Amelia remembered a cartoon in the Illustrated poking fun at Abraham Quest’s Circleday pastime; pottering around the grounds of his mansion, personally helping the large army of gardeners he employed. A leering caricature of Quest knee deep in the mud of his pile’s grounds, a sapling growing up before his legs in a phallic manner with the label ‘money tree’ hung around it, the speech bubble reading: ‘Forsooth, my soil-fingered helpers, see here, I have grown another large one.’

‘Orchids,’ said Amelia, ‘Abraham Quest is very fond of rare orchids.’

The official looked at the line of menacing Catosian mercenaries on the Sprite’s deck, then at Bull Kammerlan’s feral-looking sailors emerging to sniff the air – blinking at the novel freedom of being outdoors after serving years of a Bonegate water sentence, followed by long weeks cooped up inside their u-boat. ‘Ah, yes, botanists. I’m surprised I did not see it before.’

A burly uplander leafed through the keys on his chain, searching for the one that would unlock Ironflanks’ cell in the Rapalaw Junction garrison.

‘He should have calmed down by now,’ the guard explained to Amelia, Veryann and the commodore. ‘Ironflanks is a bonny enough lad when he hasn’t been snorting.’

‘Snorting?’ said Amelia.

‘Chasing the silver-stack, my lady. He’s a quicksilver user, but he’s no’ been putting any magnesium into his boiler while we’ve been holding him down here. Poor old Ironflanks is on a bit of a downer at the moment.’ He pulled open the rusting door, revealing a steamman that bore little resemblance to the members of his race Amelia was used to back in Jackals. For a start, however battered and rusting the life metal became back home, they never, never, wore clothes.

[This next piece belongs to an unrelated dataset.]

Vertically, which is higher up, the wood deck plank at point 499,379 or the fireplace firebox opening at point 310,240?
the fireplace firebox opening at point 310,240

The three visitors from the submarine stood there, lost for words. Ironflanks looked up at them, poking inside his filthy, bloodstained hunter’s jacket with a stick, as if he was attempting to dislodge a leech.

‘Ah, my friends from the House of Quest, I presume? You have, I trust, brought the filthily heavy chest full of Jackelian coins that I was promised?’

‘Your fee is secure in our boat,’ said Veryann.

‘That’s good, my little softbody beauty, because I have managed to mislay the agent’s fee your people sent up. Damn careless of me, I know.’ His two telescopic eyes increased their length, focusing on her in a way that could only be described as predatory. Ironflanks jangled the chains binding his four metal arms – his architecture looking like it had been modelled on a craynarbian. ‘Then let’s be about it, my good mammals. Tick tock. If we wait any longer it’ll be night, and I doubt if you three can see in the dark, even if I can.’